Love just missed an entire season.

If he comes back and looks good the first half of the season, his value will definitely rise. It simply will. That’s not an opinion; it’s a fact.

Also, Love’s game has never been predicated on athleticism like Westbrook’s. He’s a shooter, a good rebounder, and a guy who you can work offense through. He’s a 5-time All-Star for a reason.

Furthermore, he’s 30 and his contract is roughly $30 million/year for the next 4 years. It’s balanced, even dipping below $30 million in the final year as the cap rises. He’ll be off the contract by the time he’s really declined significantly. It’s really not that hard to swallow.

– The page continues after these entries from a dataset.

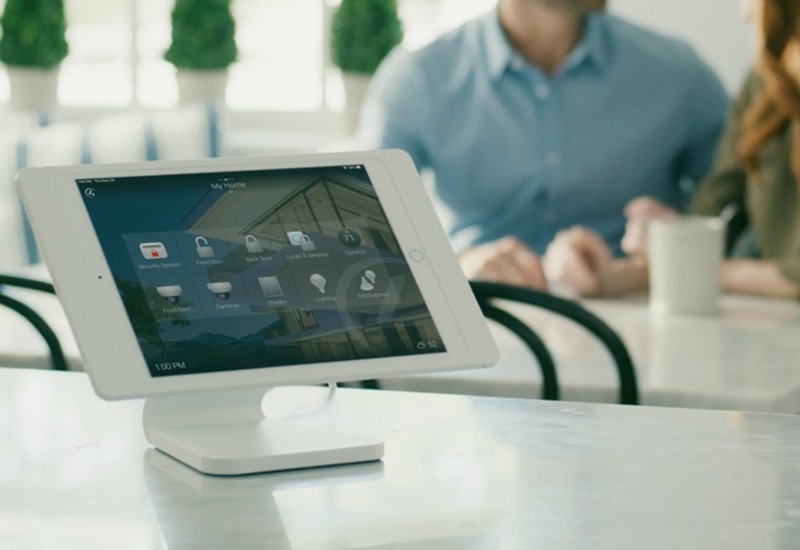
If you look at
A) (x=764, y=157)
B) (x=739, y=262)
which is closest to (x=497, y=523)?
(x=739, y=262)

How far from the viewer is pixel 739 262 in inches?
102

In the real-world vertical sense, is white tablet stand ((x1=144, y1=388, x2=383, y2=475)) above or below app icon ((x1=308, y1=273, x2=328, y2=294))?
below

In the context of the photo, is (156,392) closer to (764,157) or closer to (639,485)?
(639,485)

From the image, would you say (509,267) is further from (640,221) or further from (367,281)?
(367,281)

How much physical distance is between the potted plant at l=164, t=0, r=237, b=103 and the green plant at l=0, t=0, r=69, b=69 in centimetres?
43

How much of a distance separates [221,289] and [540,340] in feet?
2.44

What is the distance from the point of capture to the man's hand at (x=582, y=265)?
2.48 metres

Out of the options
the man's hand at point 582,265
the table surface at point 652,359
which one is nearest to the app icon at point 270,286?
the table surface at point 652,359

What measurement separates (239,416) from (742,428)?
401mm

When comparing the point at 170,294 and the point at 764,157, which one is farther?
the point at 764,157

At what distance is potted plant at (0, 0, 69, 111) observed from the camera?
18.6 ft

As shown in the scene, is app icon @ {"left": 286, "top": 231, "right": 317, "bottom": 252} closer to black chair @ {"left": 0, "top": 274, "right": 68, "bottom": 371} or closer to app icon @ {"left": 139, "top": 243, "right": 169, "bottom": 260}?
app icon @ {"left": 139, "top": 243, "right": 169, "bottom": 260}

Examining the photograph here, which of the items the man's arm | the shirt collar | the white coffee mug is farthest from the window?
the white coffee mug

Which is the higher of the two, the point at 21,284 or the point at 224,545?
the point at 224,545
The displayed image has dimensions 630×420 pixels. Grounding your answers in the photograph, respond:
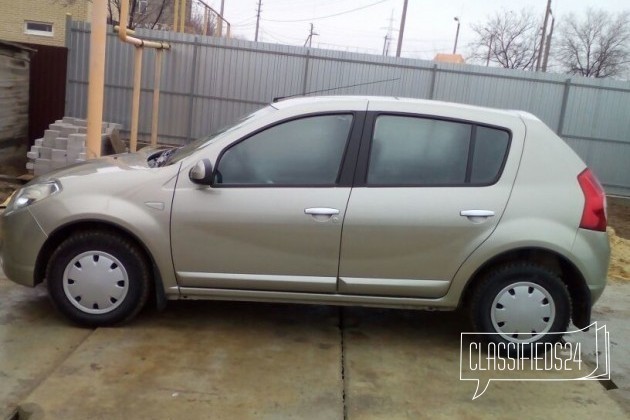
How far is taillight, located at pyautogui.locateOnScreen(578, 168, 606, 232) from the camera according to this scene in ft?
13.6

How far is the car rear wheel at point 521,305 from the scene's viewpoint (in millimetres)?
4223

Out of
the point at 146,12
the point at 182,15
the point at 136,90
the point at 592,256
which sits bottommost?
the point at 592,256

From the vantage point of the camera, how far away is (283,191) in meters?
4.18

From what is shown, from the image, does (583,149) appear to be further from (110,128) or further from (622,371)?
(622,371)

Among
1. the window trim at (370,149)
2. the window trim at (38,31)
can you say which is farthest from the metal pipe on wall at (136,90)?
the window trim at (38,31)

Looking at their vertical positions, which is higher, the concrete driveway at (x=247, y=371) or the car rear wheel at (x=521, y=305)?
the car rear wheel at (x=521, y=305)

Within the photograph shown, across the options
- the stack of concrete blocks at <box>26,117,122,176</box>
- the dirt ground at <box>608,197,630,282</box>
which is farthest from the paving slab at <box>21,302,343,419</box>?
the stack of concrete blocks at <box>26,117,122,176</box>

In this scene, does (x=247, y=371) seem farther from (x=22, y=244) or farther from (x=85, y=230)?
(x=22, y=244)

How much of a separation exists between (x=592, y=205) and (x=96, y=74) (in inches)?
203

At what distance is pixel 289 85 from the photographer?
14531 mm

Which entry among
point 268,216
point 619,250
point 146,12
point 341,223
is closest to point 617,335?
point 341,223

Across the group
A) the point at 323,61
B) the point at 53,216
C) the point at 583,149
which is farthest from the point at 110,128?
the point at 583,149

Westbrook, on the other hand, is due $47 million in his final year. That’s an entirely different animal.

Chris Paul is making $40 million/year and he’s already older than Love will be when his contract is up.

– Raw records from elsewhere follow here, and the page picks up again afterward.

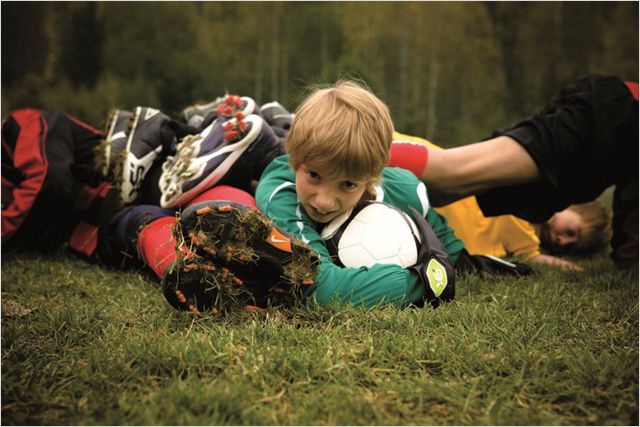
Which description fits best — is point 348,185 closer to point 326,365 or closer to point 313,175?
point 313,175

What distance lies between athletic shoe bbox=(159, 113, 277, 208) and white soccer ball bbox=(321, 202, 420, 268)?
53 centimetres

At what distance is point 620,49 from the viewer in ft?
33.7

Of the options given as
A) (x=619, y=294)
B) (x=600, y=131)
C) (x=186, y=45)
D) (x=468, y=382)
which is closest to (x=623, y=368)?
(x=468, y=382)

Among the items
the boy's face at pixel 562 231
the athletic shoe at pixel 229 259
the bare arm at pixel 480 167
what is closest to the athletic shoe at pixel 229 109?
the bare arm at pixel 480 167

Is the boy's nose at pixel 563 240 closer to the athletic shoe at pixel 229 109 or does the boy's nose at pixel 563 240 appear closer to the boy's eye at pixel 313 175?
the athletic shoe at pixel 229 109

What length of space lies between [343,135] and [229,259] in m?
0.51

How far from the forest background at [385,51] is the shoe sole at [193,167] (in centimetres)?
761

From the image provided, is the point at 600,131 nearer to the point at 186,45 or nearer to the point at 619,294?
the point at 619,294

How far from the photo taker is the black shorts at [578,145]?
244 centimetres

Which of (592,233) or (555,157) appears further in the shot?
(592,233)

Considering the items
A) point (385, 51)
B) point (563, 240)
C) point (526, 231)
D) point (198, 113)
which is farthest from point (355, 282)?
point (385, 51)

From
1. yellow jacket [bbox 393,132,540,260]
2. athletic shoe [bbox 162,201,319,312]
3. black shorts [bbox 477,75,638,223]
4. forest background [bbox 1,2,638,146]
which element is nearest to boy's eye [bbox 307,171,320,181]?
athletic shoe [bbox 162,201,319,312]

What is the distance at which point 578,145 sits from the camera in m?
2.45

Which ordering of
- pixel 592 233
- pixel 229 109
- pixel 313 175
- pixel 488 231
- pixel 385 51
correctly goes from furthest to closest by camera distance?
pixel 385 51, pixel 592 233, pixel 488 231, pixel 229 109, pixel 313 175
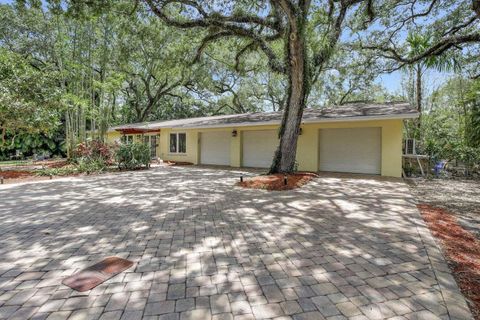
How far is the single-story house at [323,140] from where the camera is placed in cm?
1054

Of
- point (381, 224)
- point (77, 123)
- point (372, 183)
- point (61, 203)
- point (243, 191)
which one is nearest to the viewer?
point (381, 224)

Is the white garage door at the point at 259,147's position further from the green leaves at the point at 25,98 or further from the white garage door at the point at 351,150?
the green leaves at the point at 25,98

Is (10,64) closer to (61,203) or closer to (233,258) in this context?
(61,203)

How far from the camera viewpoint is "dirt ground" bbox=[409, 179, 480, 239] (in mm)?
5191

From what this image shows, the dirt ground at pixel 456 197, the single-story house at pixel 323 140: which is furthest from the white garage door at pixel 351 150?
the dirt ground at pixel 456 197

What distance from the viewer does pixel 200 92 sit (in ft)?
87.7

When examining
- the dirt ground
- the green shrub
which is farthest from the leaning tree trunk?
the green shrub

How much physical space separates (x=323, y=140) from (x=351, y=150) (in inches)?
51.4

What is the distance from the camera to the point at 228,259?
10.9ft

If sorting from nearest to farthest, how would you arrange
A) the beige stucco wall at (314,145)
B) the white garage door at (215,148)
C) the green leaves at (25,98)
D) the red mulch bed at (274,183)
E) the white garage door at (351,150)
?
the red mulch bed at (274,183)
the beige stucco wall at (314,145)
the green leaves at (25,98)
the white garage door at (351,150)
the white garage door at (215,148)

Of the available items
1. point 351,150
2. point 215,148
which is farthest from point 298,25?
point 215,148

It’s moveable. Very moveable. Especially with the cap around $116 million next year.

Did you see what Al Horford just received from Philly at 33 years of age? Tobias Harris? Khris Middleton?

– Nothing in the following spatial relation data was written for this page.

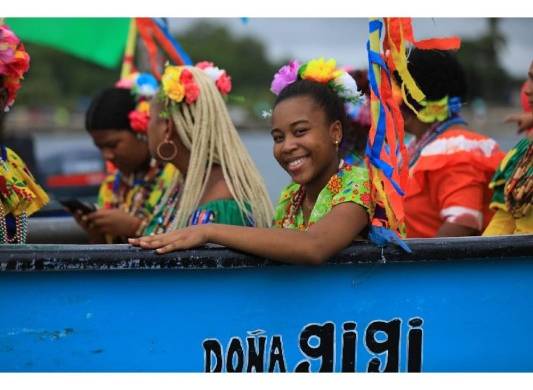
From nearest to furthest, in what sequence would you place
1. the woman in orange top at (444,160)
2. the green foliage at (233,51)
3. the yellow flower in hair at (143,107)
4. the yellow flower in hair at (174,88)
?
1. the yellow flower in hair at (174,88)
2. the woman in orange top at (444,160)
3. the yellow flower in hair at (143,107)
4. the green foliage at (233,51)

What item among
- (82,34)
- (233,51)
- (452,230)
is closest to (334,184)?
(452,230)

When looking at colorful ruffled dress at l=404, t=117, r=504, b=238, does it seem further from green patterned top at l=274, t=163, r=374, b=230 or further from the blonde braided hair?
green patterned top at l=274, t=163, r=374, b=230

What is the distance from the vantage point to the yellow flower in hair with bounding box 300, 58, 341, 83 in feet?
11.1

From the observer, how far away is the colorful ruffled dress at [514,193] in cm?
361

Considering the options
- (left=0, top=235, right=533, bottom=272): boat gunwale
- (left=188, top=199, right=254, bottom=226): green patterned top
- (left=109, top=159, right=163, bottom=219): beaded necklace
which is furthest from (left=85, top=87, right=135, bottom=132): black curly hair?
(left=0, top=235, right=533, bottom=272): boat gunwale

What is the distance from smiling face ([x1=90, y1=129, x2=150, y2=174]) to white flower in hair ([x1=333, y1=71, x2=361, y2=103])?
169cm

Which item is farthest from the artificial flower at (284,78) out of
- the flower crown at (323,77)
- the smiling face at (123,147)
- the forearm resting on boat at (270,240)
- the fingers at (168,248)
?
the smiling face at (123,147)

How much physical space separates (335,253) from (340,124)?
55cm

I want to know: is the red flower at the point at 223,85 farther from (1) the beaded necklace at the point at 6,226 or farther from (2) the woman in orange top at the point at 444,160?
(1) the beaded necklace at the point at 6,226

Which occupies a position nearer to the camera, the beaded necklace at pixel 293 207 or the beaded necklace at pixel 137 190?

That Love contract looks better by the day.

I’m all for moving Love. I’ve been an advocate of moving him for two years.

However, it’s just plain stupid to set a deadline on it and make yourself take the best offer by that point. We have plenty of time and cap (after this season) to wait for the right offer.

In the meantime, you keep him healthy and rest him on back-to-backs. You rest him situationally after he’s played 4-5 in a row. At most, he plays about 60 games if he isn’t moved by the deadline.
 
We are a 20-25 win team like the Knicks. The hornets are a 15-20win team imo
 
Notice I said ‘if they stay healthy?’ I’d only take that bet with the veterans playing a minimum number of games. If the Cavs hold the veterans out, then I don’t take that bet. Then again, I don’t really understand the point of keeping Kevin Love around if you aren’t going to play him & he’s just a depreciating asset?? That just makes no sense to me.

Just so we’re clear...

You’re NOT confident enough to make a wager on the Cavs without caveats, yes?

And for what it’s worth, Kevin Love could play the entire season (he won’t) and I would still be confident enough to bet on sub 30 wins.
 
Just so we’re clear...

You’re NOT confident enough to make a wager on the Cavs without caveats, yes?

And for what it’s worth, Kevin Love could play the entire season (he won’t) and I would still be confident enough to bet on sub 30 wins.
That’s right. Veterans drive wins and if the Cavs hold their vets out, either due to injury or just to rest them, that will affect their record. These are unknowns that we don’t know, which would have a great impact on their record.
 
It’s possible the Cavs decided to tank because a once in a generation type guy was in the draft.
 
That’s right. Veterans drive wins and if the Cavs hold their vets out, either due to injury or just to rest them, that will affect their record. These are unknowns that we don’t know, which would have a great impact on their record.

We have veterans that are going to drive wins? It's the same group of veterans as last year except subtract Rodney Hood, George Hill and Alec Burks and add Delly and Love. I doubt that’s enough veteran presence to make one worry about winning too many games. 30 wins will be a real nice accomplishment for this team (IMO) and we'd still keep our draft pick.
 
Playing our vets would have the opposite reaction. We’d probably win more playing the young guys.